2. Obtain the general solution for the equations in question 1.

1. \(\frac{dy}{dx} = \cos(x)\)

differential_equation = sym.Eq(sym.diff(y(x), x), sym.cos(x))
sym.dsolve(differential_equation, y(x))

\[\displaystyle y{\left(x \right)} = C_{1} + \sin{\left(x \right)}\]

2. \(\frac{dy}{dx} = 1 - y\)

differential_equation = sym.Eq(sym.diff(y(x), x), 1 - y(x))
sym.dsolve(differential_equation, y(x))

\[\displaystyle y{\left(x \right)} = C_{1} e^{- x} + 1\]

3. \(\frac{dy}{dx} = \frac{x - 50}{10}\)

differential_equation = sym.Eq(sym.diff(y(x), x), (x - 50) / 10)
sym.dsolve(differential_equation, y(x))

\[\displaystyle y{\left(x \right)} = C_{1} + \frac{x^{2}}{20} - 5 x\]

4. \(\frac{dy}{dx} = y ^2 \ln (x)\)

differential_equation = sym.Eq(sym.diff(y(x), x), y(x) ** 2 * sym.log(x))
sym.dsolve(differential_equation, y(x))

\[\displaystyle y{\left(x \right)} = - \frac{1}{C_{1} + x \log{\left(x \right)} - x}\]

5. \(\frac{dy}{dx} = (1 + y) ^ 2\)

differential_equation = sym.Eq(sym.diff(y(x), x), (1 + y(x)) ** 2)
sym.dsolve(differential_equation, y(x))

\[\displaystyle y{\left(x \right)} = \frac{- C_{1} + x + 1}{C_{1} - x}\]

Question 3

3. Obtain the particular solution for the equations in question 1 with the following particular conditions:

1. \(y(0) = \pi\)

conditions = {y(0): sym.pi}
differential_equation = sym.Eq(sym.diff(y(x), x), sym.cos(x))
sym.dsolve(differential_equation, y(x), ics=conditions)

\[\displaystyle y{\left(x \right)} = \sin{\left(x \right)} + \pi\]

2. \(y(2) = 3\)

conditions = {y(2): 3}
differential_equation = sym.Eq(sym.diff(y(x), x), 1 - y(x))
sym.dsolve(differential_equation, y(x), ics=conditions)

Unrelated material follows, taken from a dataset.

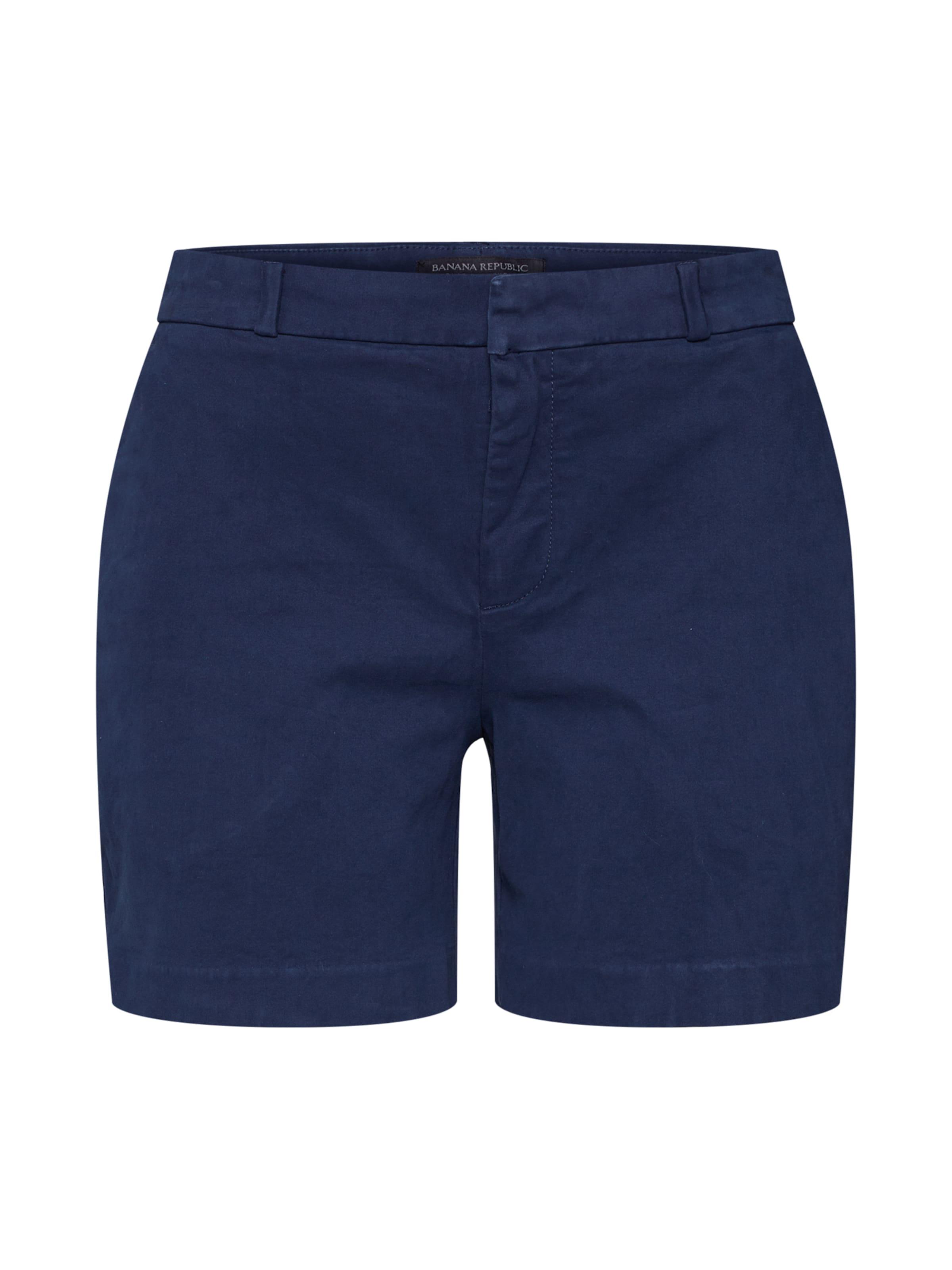Navy '5 Republic In Chino' Banana Shorts Inch 2IeWED9YHb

\[\displaystyle y{\left(x \right)} = 1 + 2 e^{2} e^{- x}\]

3. \(y(50) = 1\)

conditions = {y(50): 1}
differential_equation = sym.Eq(sym.diff(y(x), x), (x - 50) / 10)
sym.dsolve(differential_equation, y(x), ics=conditions)

\[\displaystyle y{\left(x \right)} = \frac{x^{2}}{20} - 5 x + 126\]

4. \(y(e) = 1\)

conditions = {y(sym.exp(1)): 1}
differential_equation = sym.Eq(sym.diff(y(x), x), y(x) ** 2 * sym.log(x))
sym.dsolve(differential_equation, y(x), ics=conditions)

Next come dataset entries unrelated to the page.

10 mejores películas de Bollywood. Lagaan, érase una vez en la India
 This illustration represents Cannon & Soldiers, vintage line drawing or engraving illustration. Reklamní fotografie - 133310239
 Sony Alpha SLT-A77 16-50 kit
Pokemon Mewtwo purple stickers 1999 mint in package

\[\displaystyle y{\left(x \right)} = - \frac{1}{x \log{\left(x \right)} - x - 1}\]

5. \(y(-1) = 3\)

conditions = {y(-1): 3}
differential_equation = sym.Eq(sym.diff(y(x), x), (1 + y(x)) ** 2)
sym.dsolve(differential_equation, y(x), ics=conditions)

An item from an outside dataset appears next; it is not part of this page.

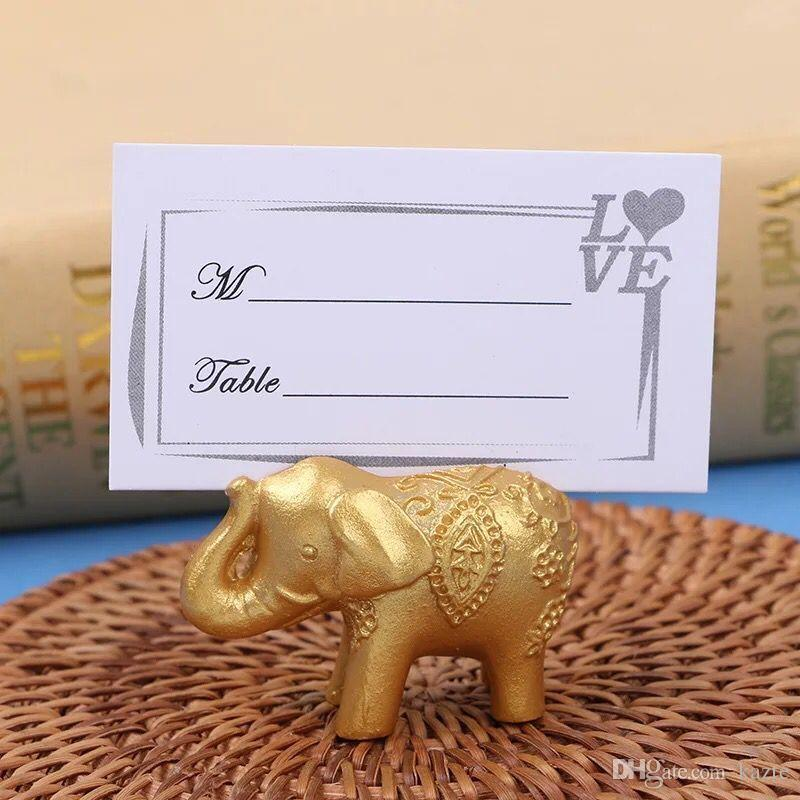 Golden Gold Lucky Elephant Place Card Holder Holders Name Number Table Place Wedding Favor Gift Unique Party Favors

\[\displaystyle y{\left(x \right)} = \frac{x + \frac{7}{4}}{- x - \frac{3}{4}}\]

Question 4

4. The rate of increase of a population (\(p\)) is equal to 1% of the size of the population.

1. Define the differential equation that models this situation.

p = sym.Function("p")
t = sym.Symbol("t")

differential_equation = sym.Eq(sym.diff(p(t), t), p(t) / 100)
differential_equation

\[\displaystyle \frac{d}{d t} p{\left(t \right)} = \frac{p{\left(t \right)}}{100}\]

2. Given that \(p(0)=5000\) find the population after 5 time units.

condition = {p(0): 5000}
sym.dsolve(differential_equation, p(t), ics=condition)

\[\displaystyle p{\left(t \right)} = 5000 e^{\frac{t}{100}}\]

Thus the population after 5 time units is:

5000 * sym.exp(sym.S(5) / 100)

\[\displaystyle 5000 e^{\frac{1}{20}}\]

Question 5

5. The rate of change of the temperature of a hot drink is proportional to the difference between the temperature of the drink (\(T\)) and the room temperature (\(T_R\)).

1. Define the differential equation that models this situation.

T = sym.Function("T")
t = sym.Symbol("t")
T_r = sym.Symbol("T_r")
k = sym.Symbol("k")

differential_equation = sym.Eq(sym.diff(T(t), t), k * (T(t) - T_r))
differential_equation

\[\displaystyle \frac{d}{d t} T{\left(t \right)} = k \left(- T_{r} + T{\left(t \right)}\right)\]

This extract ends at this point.